### Set problem
Produce an exact copy of all the records.

Spatial question entries
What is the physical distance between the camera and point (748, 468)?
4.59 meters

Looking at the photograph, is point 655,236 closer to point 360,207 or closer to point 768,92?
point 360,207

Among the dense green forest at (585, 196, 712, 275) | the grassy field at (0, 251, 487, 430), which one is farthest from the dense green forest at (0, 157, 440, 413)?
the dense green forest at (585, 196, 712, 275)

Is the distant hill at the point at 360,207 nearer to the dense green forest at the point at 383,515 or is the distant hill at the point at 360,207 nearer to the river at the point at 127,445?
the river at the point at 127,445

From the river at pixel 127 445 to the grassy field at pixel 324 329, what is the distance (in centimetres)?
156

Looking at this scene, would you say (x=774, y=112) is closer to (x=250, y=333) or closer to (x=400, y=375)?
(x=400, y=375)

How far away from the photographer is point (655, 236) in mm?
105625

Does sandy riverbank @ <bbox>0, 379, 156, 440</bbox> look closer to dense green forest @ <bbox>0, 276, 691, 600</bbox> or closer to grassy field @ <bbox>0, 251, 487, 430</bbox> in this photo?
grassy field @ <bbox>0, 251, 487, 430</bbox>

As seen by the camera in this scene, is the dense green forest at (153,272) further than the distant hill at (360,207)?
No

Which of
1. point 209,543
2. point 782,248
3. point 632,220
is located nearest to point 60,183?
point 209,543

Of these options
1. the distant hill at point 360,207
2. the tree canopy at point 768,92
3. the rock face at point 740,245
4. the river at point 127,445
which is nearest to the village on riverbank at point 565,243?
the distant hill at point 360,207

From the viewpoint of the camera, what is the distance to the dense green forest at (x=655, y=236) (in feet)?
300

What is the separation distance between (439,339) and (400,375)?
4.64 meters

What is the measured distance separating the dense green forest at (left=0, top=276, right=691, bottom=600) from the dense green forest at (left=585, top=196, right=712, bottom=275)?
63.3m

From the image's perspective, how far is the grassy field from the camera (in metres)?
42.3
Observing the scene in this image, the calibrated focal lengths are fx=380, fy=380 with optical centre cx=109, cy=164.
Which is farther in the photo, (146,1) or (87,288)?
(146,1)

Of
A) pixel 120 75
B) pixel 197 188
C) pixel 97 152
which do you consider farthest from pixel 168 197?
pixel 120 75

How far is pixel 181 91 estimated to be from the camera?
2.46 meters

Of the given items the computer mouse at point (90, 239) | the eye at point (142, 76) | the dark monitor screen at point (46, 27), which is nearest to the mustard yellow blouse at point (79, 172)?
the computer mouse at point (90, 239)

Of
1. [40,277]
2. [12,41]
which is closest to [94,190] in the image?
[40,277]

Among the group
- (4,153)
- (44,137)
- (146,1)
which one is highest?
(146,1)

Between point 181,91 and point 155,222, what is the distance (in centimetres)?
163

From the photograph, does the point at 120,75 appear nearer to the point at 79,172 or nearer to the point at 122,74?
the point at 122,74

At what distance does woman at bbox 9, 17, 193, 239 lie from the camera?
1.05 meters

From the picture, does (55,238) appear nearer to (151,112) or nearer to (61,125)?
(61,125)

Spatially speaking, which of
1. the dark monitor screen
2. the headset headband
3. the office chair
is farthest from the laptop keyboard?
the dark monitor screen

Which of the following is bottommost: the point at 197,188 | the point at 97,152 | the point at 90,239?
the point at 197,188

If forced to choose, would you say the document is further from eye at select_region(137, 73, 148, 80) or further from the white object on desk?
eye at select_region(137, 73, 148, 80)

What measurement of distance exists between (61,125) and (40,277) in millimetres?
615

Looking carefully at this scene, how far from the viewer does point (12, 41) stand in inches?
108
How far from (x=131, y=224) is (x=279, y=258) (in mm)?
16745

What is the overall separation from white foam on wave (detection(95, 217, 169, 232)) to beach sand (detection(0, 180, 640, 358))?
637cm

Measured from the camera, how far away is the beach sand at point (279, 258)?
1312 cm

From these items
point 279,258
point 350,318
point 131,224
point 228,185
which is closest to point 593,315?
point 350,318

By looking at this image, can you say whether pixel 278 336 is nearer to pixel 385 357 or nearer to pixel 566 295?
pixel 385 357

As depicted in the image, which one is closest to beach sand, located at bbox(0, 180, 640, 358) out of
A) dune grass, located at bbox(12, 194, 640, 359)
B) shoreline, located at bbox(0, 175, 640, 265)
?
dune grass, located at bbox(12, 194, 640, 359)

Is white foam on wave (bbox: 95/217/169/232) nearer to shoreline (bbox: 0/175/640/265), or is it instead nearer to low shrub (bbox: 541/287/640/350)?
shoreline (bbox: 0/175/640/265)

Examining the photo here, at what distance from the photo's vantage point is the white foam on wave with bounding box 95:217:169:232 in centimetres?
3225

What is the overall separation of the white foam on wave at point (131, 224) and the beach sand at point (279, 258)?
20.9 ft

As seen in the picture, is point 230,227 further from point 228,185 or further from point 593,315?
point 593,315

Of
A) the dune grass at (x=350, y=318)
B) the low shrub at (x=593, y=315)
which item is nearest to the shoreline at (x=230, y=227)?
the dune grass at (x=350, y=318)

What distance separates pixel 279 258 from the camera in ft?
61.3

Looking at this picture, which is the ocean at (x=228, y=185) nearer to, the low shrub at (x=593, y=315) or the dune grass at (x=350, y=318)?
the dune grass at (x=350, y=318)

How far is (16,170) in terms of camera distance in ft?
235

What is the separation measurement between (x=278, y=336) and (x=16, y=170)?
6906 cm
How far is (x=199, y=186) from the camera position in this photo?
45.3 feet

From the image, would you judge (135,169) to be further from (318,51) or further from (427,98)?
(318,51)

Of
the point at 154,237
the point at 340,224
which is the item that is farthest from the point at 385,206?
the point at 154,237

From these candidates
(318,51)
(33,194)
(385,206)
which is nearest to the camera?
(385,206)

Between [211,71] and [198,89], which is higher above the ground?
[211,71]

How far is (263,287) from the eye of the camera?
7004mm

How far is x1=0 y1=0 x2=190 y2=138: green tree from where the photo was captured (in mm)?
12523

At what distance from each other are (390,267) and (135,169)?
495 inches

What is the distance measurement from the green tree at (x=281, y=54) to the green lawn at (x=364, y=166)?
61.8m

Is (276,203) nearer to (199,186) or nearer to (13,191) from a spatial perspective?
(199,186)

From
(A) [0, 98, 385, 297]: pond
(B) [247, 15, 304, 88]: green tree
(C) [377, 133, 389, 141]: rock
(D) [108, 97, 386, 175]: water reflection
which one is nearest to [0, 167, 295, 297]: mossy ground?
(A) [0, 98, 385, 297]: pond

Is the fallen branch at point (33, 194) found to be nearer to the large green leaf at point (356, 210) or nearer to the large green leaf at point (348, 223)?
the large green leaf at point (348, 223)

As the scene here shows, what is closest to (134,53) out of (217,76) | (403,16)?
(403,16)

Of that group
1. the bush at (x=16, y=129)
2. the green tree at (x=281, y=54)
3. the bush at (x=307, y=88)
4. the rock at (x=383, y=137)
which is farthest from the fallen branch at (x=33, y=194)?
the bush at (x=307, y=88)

### Exercise output
What is the physical distance between the camera and point (748, 468)?
4.59 meters

Looking at the photograph, is point 655,236 closer to point 360,207 or closer to point 768,92?
point 360,207

Among the dense green forest at (585, 196, 712, 275) | the grassy field at (0, 251, 487, 430), which one is farthest from the dense green forest at (0, 157, 440, 413)?
the dense green forest at (585, 196, 712, 275)

Is the distant hill at the point at 360,207 nearer to the dense green forest at the point at 383,515 or is the distant hill at the point at 360,207 nearer to the river at the point at 127,445?
the river at the point at 127,445

From the river at pixel 127 445 to the grassy field at pixel 324 329, what is the distance (in centimetres)?
156

Looking at this scene, would you say (x=774, y=112) is closer to (x=250, y=333) or closer to (x=400, y=375)?
(x=400, y=375)

How far away from the photographer is point (655, 236) in mm?
105625

Does sandy riverbank @ <bbox>0, 379, 156, 440</bbox> look closer to dense green forest @ <bbox>0, 276, 691, 600</bbox> or closer to grassy field @ <bbox>0, 251, 487, 430</bbox> in this photo?
grassy field @ <bbox>0, 251, 487, 430</bbox>

As seen by the camera in this scene, is the dense green forest at (153,272) further than the distant hill at (360,207)?
No

Which of
1. point 209,543
2. point 782,248
3. point 632,220
is located nearest to point 60,183?
point 209,543

Of these options
1. the distant hill at point 360,207
2. the tree canopy at point 768,92
3. the rock face at point 740,245
4. the river at point 127,445
which is nearest to the village on riverbank at point 565,243?
the distant hill at point 360,207

From the viewpoint of the camera, what is the distance to the dense green forest at (x=655, y=236) (in feet)?
300

What is the separation distance between (439,339) and (400,375)?
4.64 meters

What is the measured distance separating the dense green forest at (left=0, top=276, right=691, bottom=600) from the dense green forest at (left=585, top=196, right=712, bottom=275)?
63.3m

From the image's perspective, how far is the grassy field from the camera (in metres)?
42.3
Observing the scene in this image, the calibrated focal lengths are fx=380, fy=380 with optical centre cx=109, cy=164.
Which is farther in the photo, (146,1) or (87,288)?
(146,1)

Of
A) pixel 120 75
B) pixel 197 188
C) pixel 97 152
which do you consider farthest from pixel 168 197?
pixel 120 75

How far is pixel 181 91 estimated to be from the camera?
2.46 meters

Of the given items the computer mouse at point (90, 239) | the eye at point (142, 76) | the dark monitor screen at point (46, 27), which is nearest to the mustard yellow blouse at point (79, 172)?
the computer mouse at point (90, 239)

Of
1. [40,277]
2. [12,41]
which is closest to [94,190] in the image?
[40,277]

Among the group
- (4,153)
- (44,137)
- (146,1)
which one is highest?
(146,1)

Between point 181,91 and point 155,222, what is the distance (in centimetres)?
163

From the photograph, does the point at 120,75 appear nearer to the point at 79,172 or nearer to the point at 122,74?
the point at 122,74

At what distance does woman at bbox 9, 17, 193, 239 lie from the camera?
1.05 meters

From the picture, does (55,238) appear nearer to (151,112) or nearer to (61,125)?
(61,125)

Spatially speaking, which of
1. the dark monitor screen
2. the headset headband
3. the office chair
is farthest from the laptop keyboard?
the dark monitor screen

Which of the following is bottommost: the point at 197,188 | the point at 97,152 | the point at 90,239?
the point at 197,188

If forced to choose, would you say the document is further from eye at select_region(137, 73, 148, 80) or further from the white object on desk?
eye at select_region(137, 73, 148, 80)

What measurement of distance exists between (61,125) and (40,277) in millimetres?
615

Looking carefully at this scene, how far from the viewer does point (12, 41) stand in inches?
108
How far from (x=131, y=224) is (x=279, y=258) (in mm)?
16745

What is the overall separation from white foam on wave (detection(95, 217, 169, 232)) to beach sand (detection(0, 180, 640, 358))?
637cm

Measured from the camera, how far away is the beach sand at point (279, 258)?
1312 cm

From these items
point 279,258
point 350,318
point 131,224
point 228,185
which is closest to point 593,315?
point 350,318

By looking at this image, can you say whether pixel 278 336 is nearer to pixel 385 357 or nearer to pixel 566 295?
pixel 385 357

As depicted in the image, which one is closest to beach sand, located at bbox(0, 180, 640, 358) out of
A) dune grass, located at bbox(12, 194, 640, 359)
B) shoreline, located at bbox(0, 175, 640, 265)
?
dune grass, located at bbox(12, 194, 640, 359)

Is white foam on wave (bbox: 95/217/169/232) nearer to shoreline (bbox: 0/175/640/265), or is it instead nearer to low shrub (bbox: 541/287/640/350)?
shoreline (bbox: 0/175/640/265)

Examining the photo here, at what distance from the photo's vantage point is the white foam on wave with bounding box 95:217:169:232 in centimetres?
3225

What is the overall separation of the white foam on wave at point (131, 224) and the beach sand at point (279, 258)?
20.9 ft

As seen in the picture, is point 230,227 further from point 228,185 or further from point 593,315?
point 593,315

Of
A) the dune grass at (x=350, y=318)
B) the low shrub at (x=593, y=315)
which item is nearest to the shoreline at (x=230, y=227)?
the dune grass at (x=350, y=318)

What distance separates pixel 279 258 from the camera in ft?
61.3

Looking at this picture, which is the ocean at (x=228, y=185) nearer to, the low shrub at (x=593, y=315) or the dune grass at (x=350, y=318)?
the dune grass at (x=350, y=318)

How far is (16,170) in terms of camera distance in ft?
235

What is the separation measurement between (x=278, y=336) and (x=16, y=170)?
6906 cm
How far is (x=199, y=186) from the camera position in this photo?
45.3 feet

From the image, would you judge (135,169) to be further from (318,51) or further from (427,98)?
(318,51)

Of
the point at 154,237
the point at 340,224
which is the item that is farthest from the point at 385,206?
the point at 154,237

From these candidates
(318,51)
(33,194)
(385,206)
which is nearest to the camera?
(385,206)

Between [211,71] and [198,89], which is higher above the ground?
[211,71]

How far is (263,287) from the eye of the camera?
7004mm

How far is x1=0 y1=0 x2=190 y2=138: green tree from where the photo was captured (in mm)?
12523

At what distance from each other are (390,267) and (135,169)?
495 inches

What is the distance measurement from the green tree at (x=281, y=54) to the green lawn at (x=364, y=166)?
61.8m

Is (276,203) nearer to (199,186) or nearer to (13,191) from a spatial perspective?
(199,186)

From
(A) [0, 98, 385, 297]: pond
(B) [247, 15, 304, 88]: green tree
(C) [377, 133, 389, 141]: rock
(D) [108, 97, 386, 175]: water reflection
which one is nearest to [0, 167, 295, 297]: mossy ground?
(A) [0, 98, 385, 297]: pond

Is the fallen branch at point (33, 194) found to be nearer to the large green leaf at point (356, 210) or nearer to the large green leaf at point (348, 223)?
the large green leaf at point (348, 223)

As the scene here shows, what is closest to (134,53) out of (217,76) | (403,16)?
(403,16)

Of that group
1. the bush at (x=16, y=129)
2. the green tree at (x=281, y=54)
3. the bush at (x=307, y=88)
4. the rock at (x=383, y=137)
which is farthest from the fallen branch at (x=33, y=194)?
the bush at (x=307, y=88)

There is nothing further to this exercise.